Siendo niño, en Forcarei, no lograba entender por qué el entroido, que era una fiesta de referencia, no figuraba en el almanaque de Ultramarinos Digna Piche, ni en el Taco del Corazón de Jesús. Encontraba, eso sí, a san Pancracio y san Epifanio, nombres que, a mi juicio, eran irreales. Pero no el martes de carnaval. Pronto aprendí que el entroido era una fiesta movible, ligada -por el borde de afuera- al ciclo de Pascua, y que, para ver dónde caía, debía buscar el famoso miércoles de Ceniza.
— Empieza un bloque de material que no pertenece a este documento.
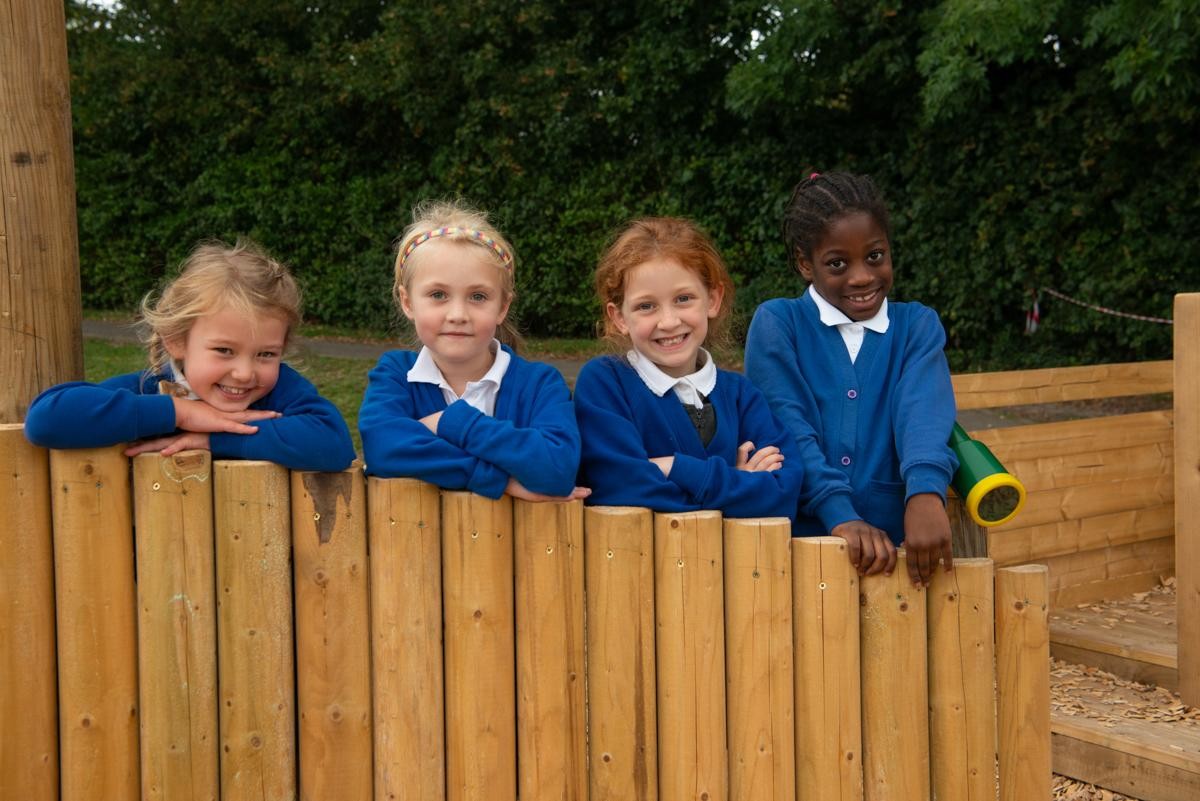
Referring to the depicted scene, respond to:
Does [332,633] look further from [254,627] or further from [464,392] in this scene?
[464,392]

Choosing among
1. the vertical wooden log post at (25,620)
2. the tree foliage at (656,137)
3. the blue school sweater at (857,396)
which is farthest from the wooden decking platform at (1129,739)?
the tree foliage at (656,137)

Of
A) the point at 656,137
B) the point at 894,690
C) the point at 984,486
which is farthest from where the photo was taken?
the point at 656,137

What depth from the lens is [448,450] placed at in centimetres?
257

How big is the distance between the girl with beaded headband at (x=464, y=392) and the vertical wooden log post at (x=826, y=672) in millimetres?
557

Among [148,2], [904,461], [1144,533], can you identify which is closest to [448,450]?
[904,461]

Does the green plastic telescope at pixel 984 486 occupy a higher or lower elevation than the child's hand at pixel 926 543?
higher

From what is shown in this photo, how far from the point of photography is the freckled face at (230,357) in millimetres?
2662

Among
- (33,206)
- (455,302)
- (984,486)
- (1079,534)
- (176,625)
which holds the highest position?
(33,206)

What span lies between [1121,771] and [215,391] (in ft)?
9.76

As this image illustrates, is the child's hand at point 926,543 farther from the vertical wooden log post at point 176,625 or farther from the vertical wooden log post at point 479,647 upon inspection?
the vertical wooden log post at point 176,625

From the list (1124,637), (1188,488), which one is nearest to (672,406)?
(1188,488)

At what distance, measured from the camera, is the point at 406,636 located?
8.70 feet

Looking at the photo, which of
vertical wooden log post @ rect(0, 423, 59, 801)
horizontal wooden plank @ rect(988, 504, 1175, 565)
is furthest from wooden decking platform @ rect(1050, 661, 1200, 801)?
vertical wooden log post @ rect(0, 423, 59, 801)

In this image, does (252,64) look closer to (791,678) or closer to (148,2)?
(148,2)
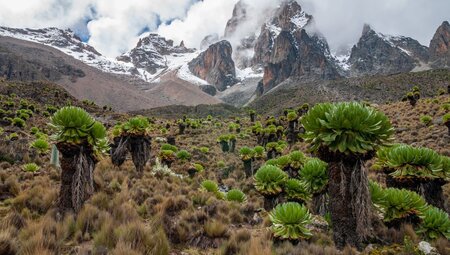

Dicho lo cual, por la misma razón que doy por supuesto que algún pastor romano adelantó muchos siglos un compás de flauta que después escribió Mozart -«formosam resonare doces Amaryllida silvas»-, también tengo por cierto que en todas las antigüedades hubo alguna fiesta parecida al carnaval. Pero así como el Tytiro de Horacio no es Mozart, tampoco las mascaradas antiguas fueron un entroido hasta el siglo XI, cuando la cristiandad europea incardinó la algarada de febrero en la preciosa cadencia festiva del calendario cristiano.

El carnaval nació como una ruptura y un introito, o como una enorme campanada que advertía la llegada del tiempo de Cuaresma. Y por eso se conformó como una antífrasis de aquella sociedad rigurosamente ordenada que, durante tres días, a medio camino entre la Navidad y el Viernes Santo, rompía formas y costumbres, se ocultaba bajo las máscaras, y oficializaba su contradictorio derecho a nadar a contracorriente de las normas morales. Y ahí radicaba el enorme atractivo de aquella mascarada: una pautada ruptura con los poderes institucionales -políticos y religiosos- que regían el resto del año, y que se expresaba gastronómicamente en una orgía de grasas y touciños que se interrumpía bruscamente el Miércoles de Ceniza, cuando empezaban los ayunos y abstinencias -que el Sergas debería recuperar para la sociedad laica-, y cuando, tras el goce de la carne caliente, entraba en tromba -«memento homo quia pulvus es»- la gélida meditación de la muerte.

Ahora, en plena vorágine libertaria, el carnaval es una obligación cultural sin sentido. Sus rupturas y mascaradas no logran superar en nada las mamarrachadas que podemos hacer -y hacemos- a diario. Lejos de romper la normalidad, el entroido de hoy -que no nos introduce en nada, ni sabemos cuánto dura- está subvencionado y organizado por los concellos, que alimentan sin medida -salvo en Tenerife, Venecia y cuatro pueblos más- la cutre estética del quiero y no puedo, y que generan una alegría impostada, metida a martillazos en nuestro ciclo vital. Para más inri, ni siquiera podemos comer cacheira sin hablar del colesterol, ni sublimar la cíclica promesa del «mañana empiezo el régimen» bajo la mística cobertura de la Cuaresma.

Por eso me declaro «libre de entroido». Aunque sé que estos dos días sin clase -tan bien situados- debo agradecérselos al calendario cristiano.